They're junk on eBay -- you can get them for ~$15 individually. I bought 50 for $78.
They're supposed to run a Cavium Simple Executive (/lib/firmware/liquidio/lio_210sv_nic.bin) as their firmware under the Linux/*BSD liquidio driver, but secondhand cards will have bootloaders in questionable state and I've never had them boot and work properly with liquidio from a Linux host system. Cavium is known for publishing stuff and not taking care that it's actually usable.
This board can [probably] be powered externally but to do so requires the 4-pin power header at the far right to be populated (it's 12V, I'm sure). You could probably then use them as a sick, high-powered 10Gb OpenWrt router if paired with a 10Gb managed switch.
Here are some posts for context. Note I was less informed then than I am now.
I reached out to Aaro Koskinen, but I'm fairly sure he really hated this job at Nokia and I'd not begrudge him if he never wants to talk about Cavium's crappy ecosystem ever again.
I believe I've tested this incorrectly, but nevertheless, ethtool gives nothing interesting. I would expect to see the same output as Wind River Linux gives on these types of boards; may be worth rebuilding the git history of Wind River Linux 5 via Wind River Linux's SDK tools to see their patches.
[ ] Write and test sysupgrade setup
These boards can vary - some do and some do not have a spare 1GB of NAND on the back; the main NOR flash is only 8MB, at least 1.5MB of which are U-boot.
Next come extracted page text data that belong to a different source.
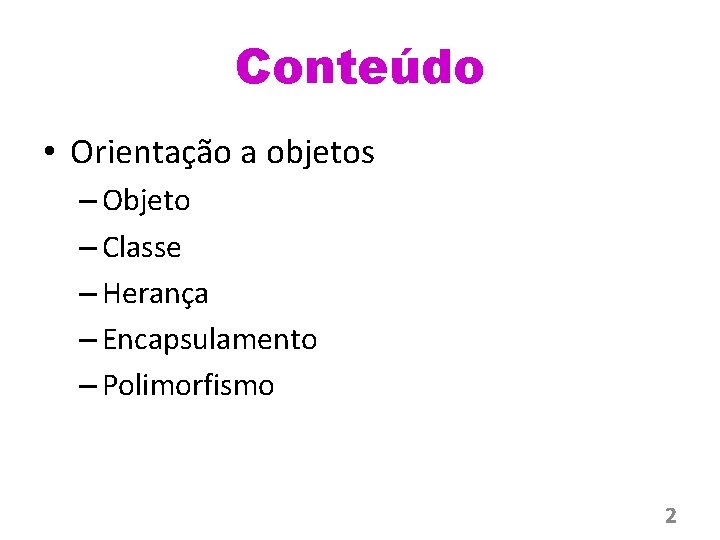 Conteúdo

• Orientação a objetos
– Objeto
– Classe
– Herança
– Encapsulamento
– Polimorfismo

2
The existing Octeon SDK is a mess but may provide some help.
Examples:
Regarding the PHYs: the CN6640-SNIC10E board uses a Vitesse VSC8488 two-port "PHY" (really a XAUI transceiver); these drivers are not mainlined. They are available in a Yocto project tree here. It is no wonder that XAUI0 and XAUI1 do not come up -- they're not even there, despite the DTS telling the kernel they will be configured fine.
The VSC848X patch has been merged for testing, and an attempt at merging in the OF_MEMORY_ACCESSOR patch has been done as well. Let's see if it builds.
I don't have anything constructive to say. I just spotted your effort to port OpenWRT to a Cavium CN6640 NIC, thought it was the coolest thing in the world, and wanted to give you a pat on the back. Keep up the good work. You're awesome!
I think I'll order one of these cards so I can play around. If I can get a terminal over SSH or something I'll be happy.
Actually, if the drivers had been mainlined, you wouldn't see this problem as the one pushing the API change would have to fix all affected in-tree ocurances of this issue before it hits you.
There are a couple of 'reasons' for not mainlining a driver:
patience, respectively the lack thereof. You will get change requests in the submission phase, ranging from cosmetic nitpicking to rather substantial ones (like using a different framework or refactoring some existing functionality into a more generic API)
too many hacks involved to get going
losing interest/ motivation for the particular hardware (next shiny thing or problems with the hardware making further efforts unreasonable)
$employer not granting the time needed for the necessary changes
unclear licensing or patent status
a wish to remain the sole point of contact (be that commercial interests (support contracts) or merely a need for constant affirmation)
I appreciate the offer to send a card, but I'm in Canada. If shipping isn't too bad I can shoot you some money. If not don't worry about it. I was just impressed with your project.
Nova Scotia. I just signed up to this forum today for the purpose of saying you have a cool project, and I'm having a bit of trouble figuring out how to send you a private message.
You will have working SFP+ transceivers. Some work was done to get CN6880's SFP ports to work, assuming you don't have a XAUI chip that needs drivers. Do you see any chips between your SoC and SFP ports, or cna you post an image?
Other notes: Appears that the VSC8490 PHY is used in the EdgeRouter Infinity. Their GPL sources show the use of a vsc8490.c on a newer kernel -- since these drivers were also written by Cavium they may give some insight into more sane applications of a Vitesse PHY not requiring a massive changeset.
I'll also add this -- I've been a bit of a fool. I thought for some reason that XAUI was the protocol from the "PHY" to the SFP transceiver's actual PHY in certain cases -- instead it's from the SoC to the "PHY"; SFI/XFI is from the "PHY" to the transceiver. This makes a lot more sense on e.g. a big board where you need to communicate with a large number of different SFP transceivers. In this sense it acts much more like an actual PHY.
XAUI is just a four-lane 8b/10b for longer interconnects; the VSC8488 can turn it into XFI or SFI as needed.